**The problem**
The answer must be every entry below, word for word, with the pictures left out.

Stored entries
((
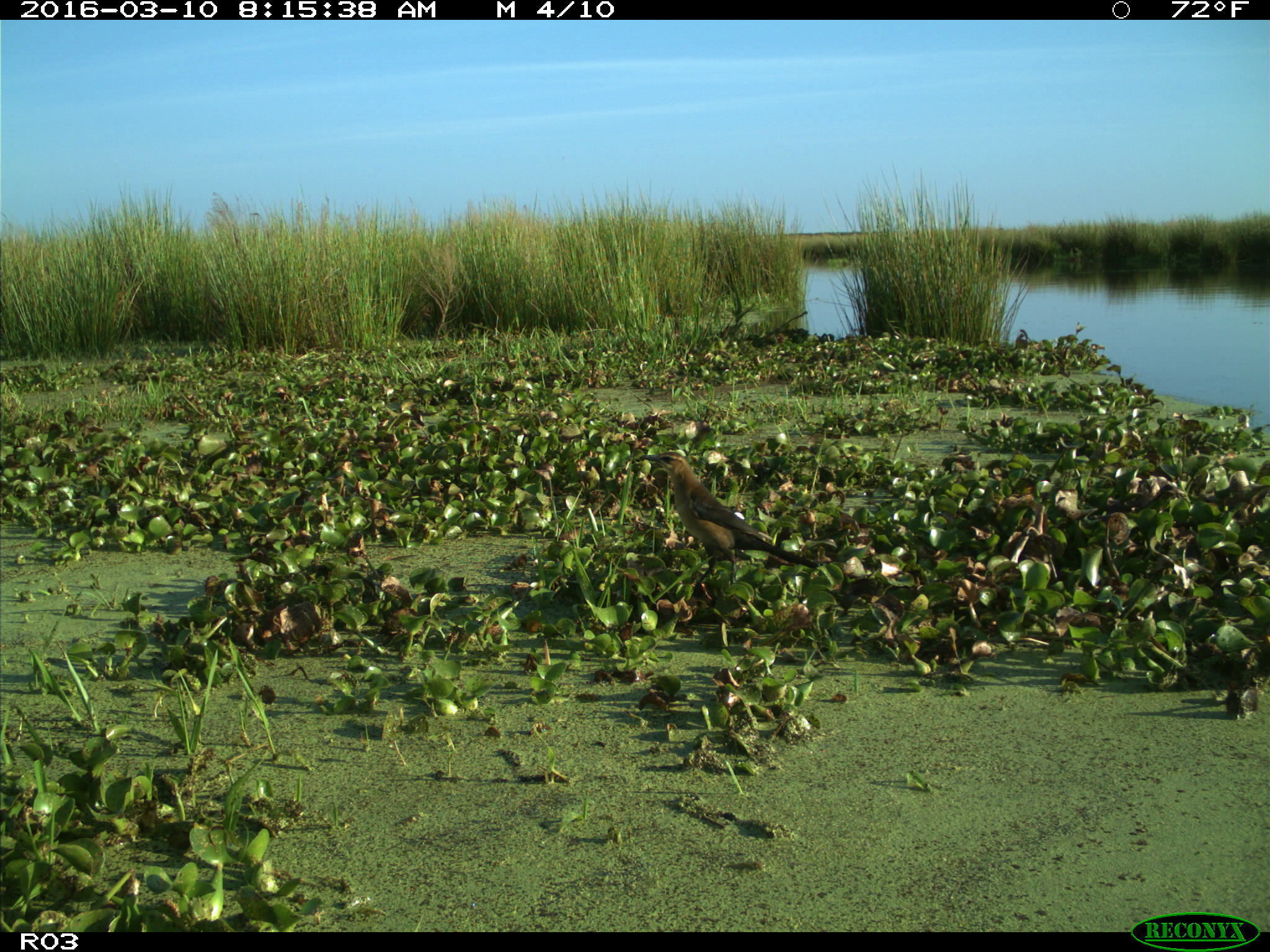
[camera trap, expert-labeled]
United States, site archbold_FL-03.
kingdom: Animalia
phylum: Chordata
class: Aves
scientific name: Aves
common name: birds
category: unidentified bird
Unidentified bird (birds) (Aves).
))
**Solution**
[camera trap, expert-labeled]
United States, site archbold_FL-03.
kingdom: Animalia
phylum: Chordata
class: Aves
scientific name: Aves
common name: birds
category: unidentified bird
Unidentified bird (birds) (Aves).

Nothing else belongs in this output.